Вышел «Квартирай» историей обаятельной, но тоскливой — не то о супергероине, не то о маленьком человеке.
Начинается он с затакта, рассказом о «моногороде», где «старшие и молодые постоянно варились в одном семейном супе, давно знакомом, где плавали все те же эмоции и события, накопленные веками». Не по нраву оказалась Зине эта «жизнь-движение-к-смерти», вечное «пережевывание» прошлого. Ей нужна была «жизнь-жизнь», когда «отковыриваешь в ней что-то новое, другое, оказываешься на новой улице хотя бы два раза в год».

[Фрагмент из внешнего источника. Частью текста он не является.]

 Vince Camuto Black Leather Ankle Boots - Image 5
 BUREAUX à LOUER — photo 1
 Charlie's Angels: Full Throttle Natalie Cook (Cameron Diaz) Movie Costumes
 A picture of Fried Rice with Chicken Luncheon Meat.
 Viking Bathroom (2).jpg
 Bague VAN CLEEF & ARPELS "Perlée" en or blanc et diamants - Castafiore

И Зина покидает привычный мир в поисках небывалого: меняет профессии, все бесконечно далекие от моногородских, любовников — свайп влево, свайп вправо, ходит по выставкам и спектаклям, путешествует. Неоновое nihil ставит Зина над «обычной женской ответственностью за жизни людей», над служением многочисленным другим. Она служит только себе. Колонизирует новую планету — Москву — и покупает наконец квартирай.
Это триумф «новой женщины» в борьбе за пространство. Здесь ее не потеснят «беременные собою же» мужчины, домостроевские нравы моногорода, чужая память. Вот рай, в котором Ева не создана ни из чьего ребра, — монорай, где она независима. У пустого пространства нет смыслов, чтобы «сгружать» их в женщину. Кроме ее собственных. Кажется, вот он — последний шаг на пути героя, но им Некрасова только открывает рассказ: женщина независима — отлично. Но независима делать что? Есть ли жизнь после квартирая?

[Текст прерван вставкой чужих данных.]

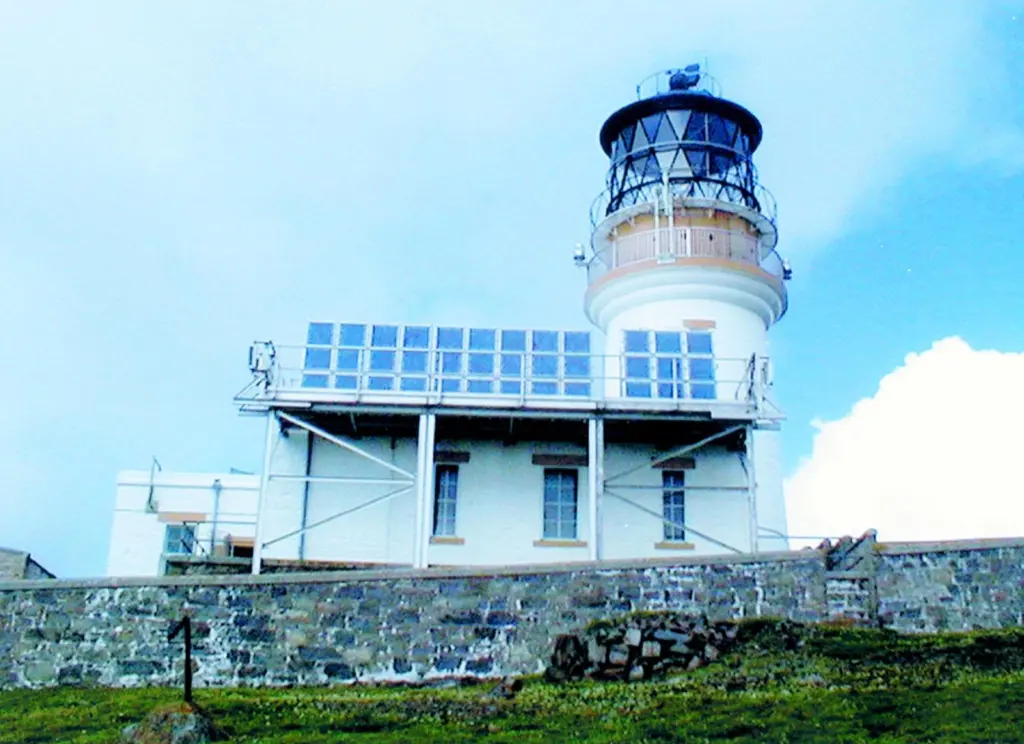 Saft Sunica rechargeable nickel-cadmium batteries have been installed at the Flannan Isles Lighthouse in the Western Isles of Scotland.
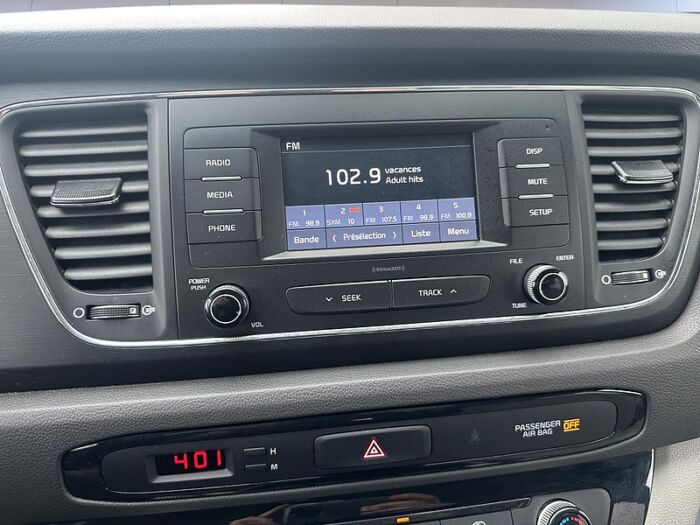 Kia Sedona L TA – Image 20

Зина встречает Сашу. Он не лезет на женское пространство и не скучен, он продает лампочки и умеет жить. Но в самом темном своем углу он хранит «котлован» — память о теракте. Это взрытая глубина против евродвушки на «евангельском двенадцатом». Живая трагедия против комикса о супергероине. В ладные, чистенькие фреймы не вместить искореженной взрывами памяти, а в ее квартирай — его котлована.
И Зина отказывается от Саши, отказывается делить свое отвоеванное пространство с «ошметками чужой памяти». Прежде она не решалась свайпить влево, чтобы не «выкинуть живую душу на помойку», но теперь поднаторела в борьбе за собственную безопасность. И на пороге перемены, впервые не вещественной, но существенной, она делает шаг назад.
Финал рассказа — быстрая регрессия до прежнего состояния покоя, словно кто-то нажал STOP и REWIND: пленка побежала задом наперед.
«Квартирай <…> вернул свои чудесные качества <…> как в самом начале, когда в нем только доделали ремонт».
И героиня, оказывается, никакая не Суперзина, а Зина-резина, как ее дразнили в моногороде, — упругая, неизменная, обреченная на вечный повтор. «Жизнь-жизнь» замыкается в повторе самой себя, будто ребенок заканючил, повиснув на рукаве: «купи-купи», «хочу-хочу», «куклу-куклу-куклу».
Определенно, «портрет, составленный из пороков всего нашего поколения»: потребленчество и вещизм, независимость и одиночество, благополучие вместо счастья. Но с каждым доказательством Зининой «пластмассовости» хочется разубедиться в своей: чувствуешь себя и ужаленным, и более живым. Несмотря на Зинин печальный конец, в тоне Некрасовой нет обреченности и отчаяния. Неожиданно широким кадром над сломанной жизнью разворачивается безмятежный воздушный день, «когда квартирай, и лес, и верхушки Москвы залились светом». И мы от Зины вдруг — по-чеховски далеко и высоко над.